Professional practice and legacy
In the late 17th century, before Smeaton was born, most buildings were designed by architects, with military engineers carrying out other kinds of structural work. The Industrial Revolution, which began in 1733, brought unprecedented need for factories, transport links, infrastructure and everything associated with the growing size of towns and cities. This created opportunities for non-military men such as Smeaton. As we've seen, his career mirrored the developments of the Industrial Revolution in Britain, providing him with ample opportunities to demonstrate his talents.
When he began, the technicalities of mechanics, hydraulics and structural analysis were not as well understood as they are today. However, engineers have always required knowledge of such disciplines as mathematics, geology, materials science, surveying, estimating and management. It was his recognition of the need for a multi-skilled approach to problem solving that made Smeaton a pioneer of engineering.
Smeaton saw himself as a professional independent designer of schemes an engineer for contractors and suppliers to consult and he began calling himself a civil engineer. The first recorded mention of the term was applied to Smeaton and Thomas Yeoman in a 1763 London directory.
His professional approach extended to all areas. When asked to comment on the work of others, he replied that it was "contrary to the usual practice of professional men to give their opinions upon each others work". By contrast, he was happy to recommend his colleagues to clients. John Gwyn, William Jessop and Mathias Scott were some of those who benefited from this.
As a pioneer, Smeaton was of necessity self-taught, developing ideas from first principles and refining them over time or with the input of additional information. He believed that it was neither feasible nor desirable to produce the best possible design "at once". He optimised results by introducing incremental changes and monitoring outcomes.
For his design work, Smeaton usually prepared a sketch that was turned into working drawings by his draughtsman. His daughters often helped with the shading. In 1760, when he was 36, he decided that Austhorpe Lodge, which had been closed up since his father's death in 1749, would be a good base for his consulting practice. A purpose-built four-storey square tower would became the hub of his business. In all the time he was there, he worked with only two draftsmen: William Jessop and Henry Eastburn (1753-1821).
In the Austhorpe tower, according to Samuel Smiles, "The basement contained his forge; the first floor his lathe; the second his models; the third was his drawing-room and study; and the fourth was a sort of lumber-room and attic". He made astronomical observations from the roof. He used the morning for professional studies and the afternoon for experiments or practical activities. Once in the tower, no one was allowed to disturb him.
Perhaps as a result of his time in the legal profession, Smeaton had a good grasp of ethics and fee scales, and appreciated the need for precise language in his written work. His reports usually offered viable alternatives, with cost estimates and contingencies. This approach to consultancy is still used today.
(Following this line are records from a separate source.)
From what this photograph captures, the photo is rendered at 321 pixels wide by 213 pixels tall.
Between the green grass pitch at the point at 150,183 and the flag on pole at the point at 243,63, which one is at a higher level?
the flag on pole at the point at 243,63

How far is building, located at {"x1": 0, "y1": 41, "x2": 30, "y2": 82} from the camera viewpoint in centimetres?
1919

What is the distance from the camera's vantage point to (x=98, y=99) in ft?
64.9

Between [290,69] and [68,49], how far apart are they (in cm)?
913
Furthermore, he defined clearly the management structure on site chief engineer, resident engineer, surveyors, foremen, workmen with their accompanying duties. He appreciated that resident engineers needed both technical and management skills, noting that the ideal candidate "requires so great a number of qualifications that I look upon it as impracticable to find them united in one person".
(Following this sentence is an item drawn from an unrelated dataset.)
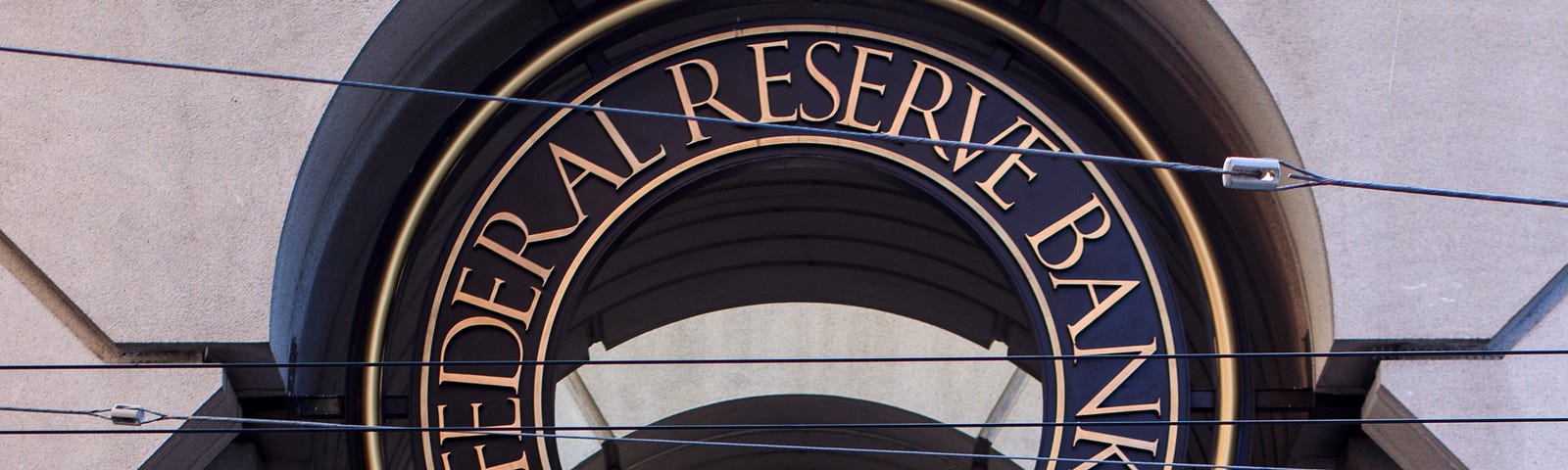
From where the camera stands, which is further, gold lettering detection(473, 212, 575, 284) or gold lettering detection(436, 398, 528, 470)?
gold lettering detection(473, 212, 575, 284)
Smeaton sometimes received a salary but he had also set fixed charges. There was a standard fee for consulting engineers and land surveyors in the early 1760s: 1 Guinea per day plus travelling expenses. However, in May 1767 he set up his own fee scale: 1 Guinea for a consultation "at home", 2 Guineas "if sent for" and 5 Guineas "if employed the whole morning or day in London". In 1768, he altered this to two and a half Guineas per day plus coach and chaise hire. He also set rates for routine designs done at Austhorpe: 25 Guineas per water mill and 30 Guineas per windmill.
The present day Institution of Civil Engineers (ICE) owes much to Smeaton, as well as its forerunner the Society of Civil Engineers. The society began on 15th March 1771 as a fortnightly dining club where members discussed all manner of topics. Yeoman was the first president. Founding members include Smeaton, Robert Mylne, Grundy, Joseph Nickalls (c1725-93) and John Gott (1720-93).
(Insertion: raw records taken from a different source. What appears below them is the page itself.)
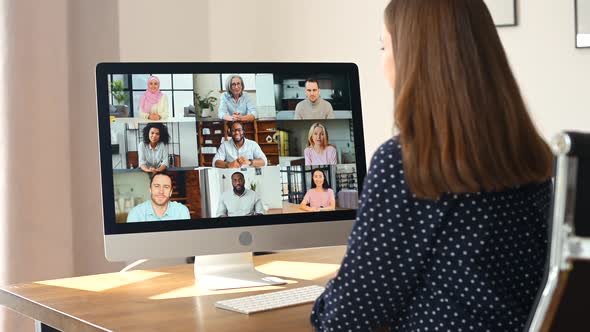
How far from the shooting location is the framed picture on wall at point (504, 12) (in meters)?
3.01

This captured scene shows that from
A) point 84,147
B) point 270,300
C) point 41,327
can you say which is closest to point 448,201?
point 270,300

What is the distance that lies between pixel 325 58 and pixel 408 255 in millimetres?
2263

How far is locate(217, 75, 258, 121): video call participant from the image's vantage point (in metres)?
2.04

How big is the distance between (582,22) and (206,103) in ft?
4.80

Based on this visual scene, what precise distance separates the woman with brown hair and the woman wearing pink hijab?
75 cm

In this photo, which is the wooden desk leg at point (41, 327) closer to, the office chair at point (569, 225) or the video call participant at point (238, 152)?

Within 20 years membership had increased to more than 65, about a quarter of which were recorded as "real engineers". The society was disbanded in May 1792 by mutual consent after some (unspecified) poor conduct by a member towards Smeaton, but was reformed by Jessop, Mylne, John Rennie and Robert Whitworth in April 1793. The "better and more respectable" body was organised into three classes of members: engineers, general members and honorary members.
After Smeaton's death, the society became known as the Smeatonian Society, the name it still bears. The ICE was formed in 1818 to address the need for a more technical professional association. Its crest incorporates an image of Eddystone Lighthouse
. In 1820, Thomas Telford
became its inaugural president.
We have the Smeatonians to thank for the almost complete set of Smeaton's reports, published in three volumes after his death. The society's committee had decided on publication in February 1795 and Sir Joseph Banks (1743-1820), President of the Royal Society, purchased all Smeaton's extant paperwork from his executors "for a considerable sum" to that end.